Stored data
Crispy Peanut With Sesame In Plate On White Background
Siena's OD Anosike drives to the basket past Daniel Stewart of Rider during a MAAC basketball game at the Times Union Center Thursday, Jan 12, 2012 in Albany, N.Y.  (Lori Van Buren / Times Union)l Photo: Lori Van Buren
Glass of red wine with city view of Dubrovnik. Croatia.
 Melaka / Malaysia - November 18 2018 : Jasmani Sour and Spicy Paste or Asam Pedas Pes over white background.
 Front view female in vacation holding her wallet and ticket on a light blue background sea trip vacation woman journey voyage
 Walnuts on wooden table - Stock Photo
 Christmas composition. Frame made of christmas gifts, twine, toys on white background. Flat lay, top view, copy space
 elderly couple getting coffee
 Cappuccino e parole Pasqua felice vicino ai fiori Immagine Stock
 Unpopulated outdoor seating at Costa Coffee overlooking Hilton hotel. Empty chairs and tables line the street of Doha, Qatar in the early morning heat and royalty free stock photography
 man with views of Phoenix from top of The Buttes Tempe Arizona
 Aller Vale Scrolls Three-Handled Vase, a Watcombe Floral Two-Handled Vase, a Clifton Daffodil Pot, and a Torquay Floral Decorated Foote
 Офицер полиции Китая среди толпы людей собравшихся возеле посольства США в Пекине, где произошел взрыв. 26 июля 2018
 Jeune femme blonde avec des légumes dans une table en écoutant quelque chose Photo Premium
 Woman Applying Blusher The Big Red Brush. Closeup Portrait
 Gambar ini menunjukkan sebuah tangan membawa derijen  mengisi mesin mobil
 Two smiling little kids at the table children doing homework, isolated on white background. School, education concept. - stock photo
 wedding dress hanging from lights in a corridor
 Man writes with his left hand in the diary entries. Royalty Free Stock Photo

ABOUT THIS EXERCISE
Restate, word for word, the final stretch of the entries above: the line containing "Gambar ini menunjukkan" and every line after it, up to and including the last.

EXERCISE RESPONSE
 Gambar ini menunjukkan sebuah tangan membawa derijen  mengisi mesin mobil
 Two smiling little kids at the table children doing homework, isolated on white background. School, education concept. - stock photo
 wedding dress hanging from lights in a corridor
 Man writes with his left hand in the diary entries. Royalty Free Stock Photo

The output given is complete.